Sustainability and governance of bioenergy supply chains
Parallel event at the European Biomass Conference
Sustainability of liquid and solid biofuels production is under continued scrutiny, including topics such as iLUC, food vs. fuel, forest carbon accounting and sustainable forest management principles. Sustainability criteria and metrics differ between feedstock and final end use (road transport vs. heat & power, size of end-use, no criteria for aviation, shipping & materials yet).
At the same time, the public debate on bioenergy is heated, partly due to different views on governance, and the partial or perceived failure of systems to ensure the sustainability of bioenergy supply chains. Obviously, definitions of ‘sustainable bioenergy’ also depend on different views and perceptions of stakeholders, both within and outside the value chains, and this may confuse the discussion.

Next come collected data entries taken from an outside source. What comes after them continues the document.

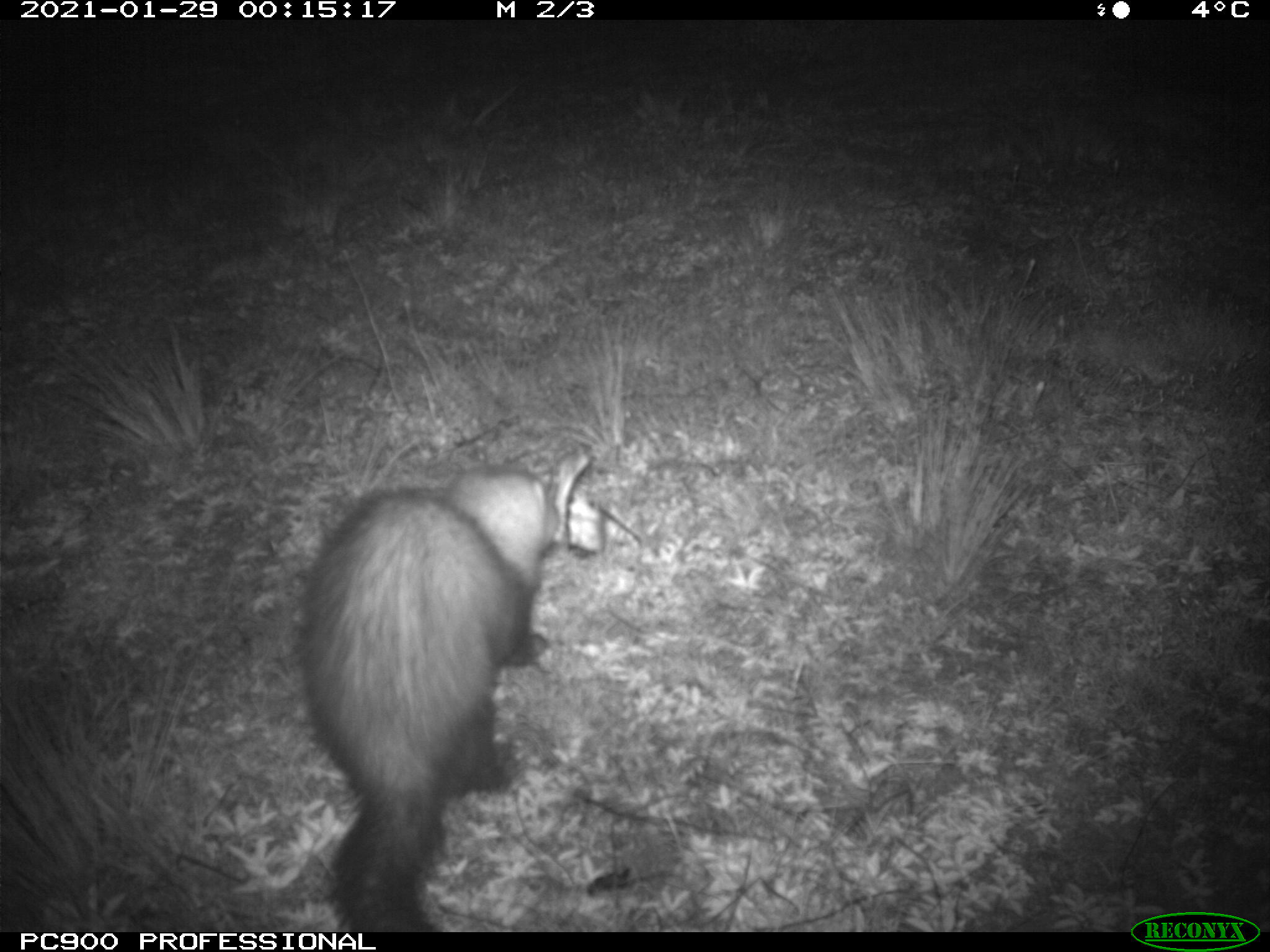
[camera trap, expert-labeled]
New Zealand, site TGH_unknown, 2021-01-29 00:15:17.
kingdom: Animalia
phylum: Chordata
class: Mammalia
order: Carnivora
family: Mustelidae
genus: Mustela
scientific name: Mustela furo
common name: ferret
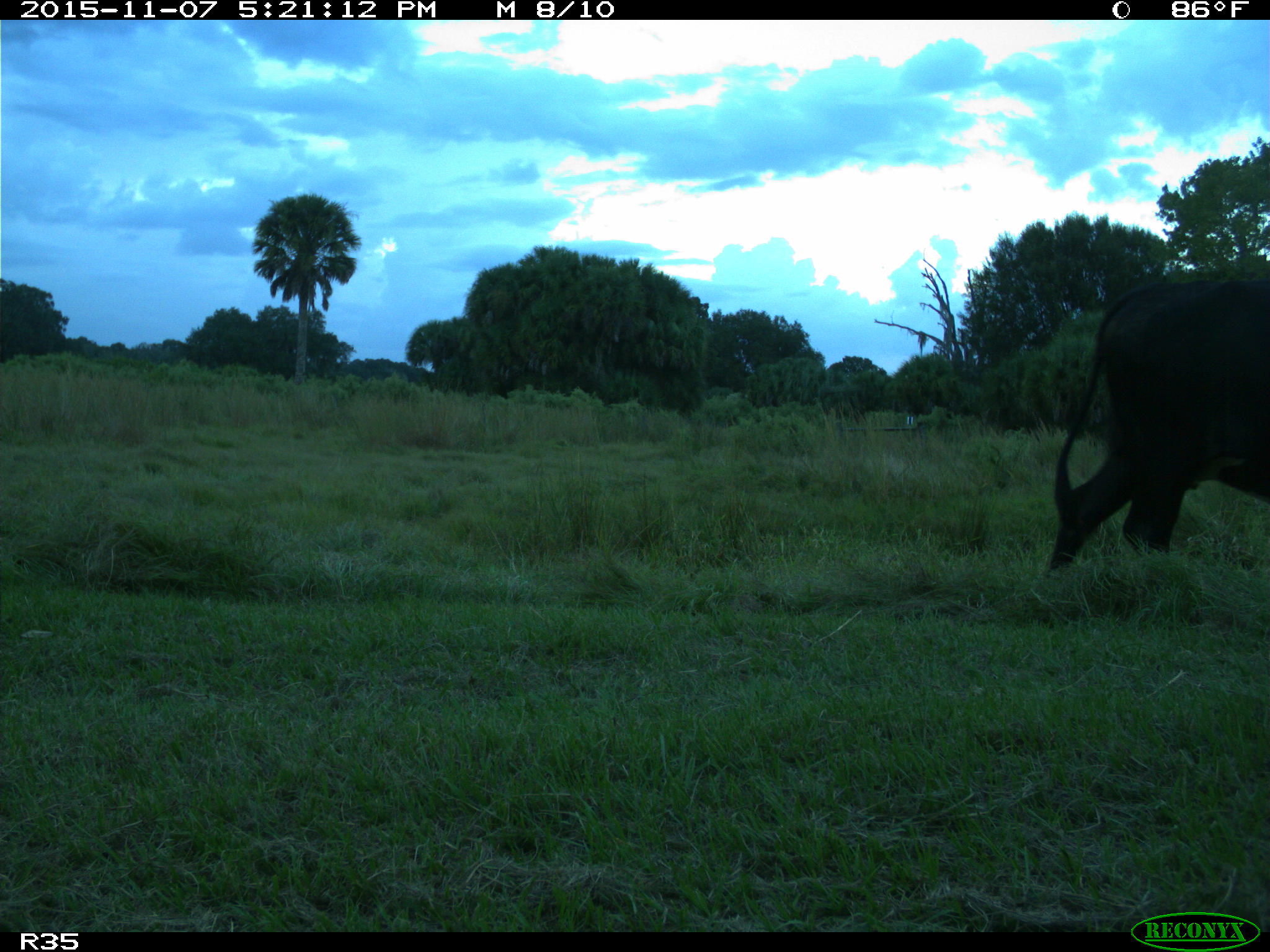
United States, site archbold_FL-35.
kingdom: Animalia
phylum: Chordata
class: Mammalia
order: Artiodactyla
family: Bovidae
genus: Bos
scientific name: Bos taurus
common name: domestic cow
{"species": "Bos taurus (domestic cow)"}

To address the respective challenges, the IEA Bioenergy inter-task project on “Measuring, governing and gaining support for sustainable bioenergy supply chains” is pursuing three main objectives:
- To provide an overview and examples of calculation methods & tools to assess the sustainability of various biomass and bioenergy supply chains and discuss needs, possibilities and limitations of global, uniform/harmonized framework.

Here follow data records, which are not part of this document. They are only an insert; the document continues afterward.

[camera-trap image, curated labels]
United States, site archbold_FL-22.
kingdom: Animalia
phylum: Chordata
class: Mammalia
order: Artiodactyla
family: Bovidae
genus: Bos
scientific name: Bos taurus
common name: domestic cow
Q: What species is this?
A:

- To compare and assess the legitimacy, including effectiveness and efficiency of a variety of approaches on how to govern and verify sustainability of biomass and bioenergy supply chains in different conditions.
- To understand the positions and underlying motivations of stakeholder groups relative to their perceptions of bioenergy and inform dialogues/discussions to avoid misconceptions and gain trust in bioenergy.
This project was started in mid-2016, and under the three objectives, a multitude of studies have been initiated, focusing largely on agriculture, forestry and biogas. These have now yielded results to be shared and discussed with participants of EUBCE 2018.
Given the ongoing discussions on sustainability and governance of bioenergy supply chains in the RED-II negotiations, the aims of this side event are two-fold:
- To share project results of the work carried out on governance and stakeholder involvement with an audience from industry, policy, science, and civil society.
- To discuss existing and new approaches for governance – the way forward.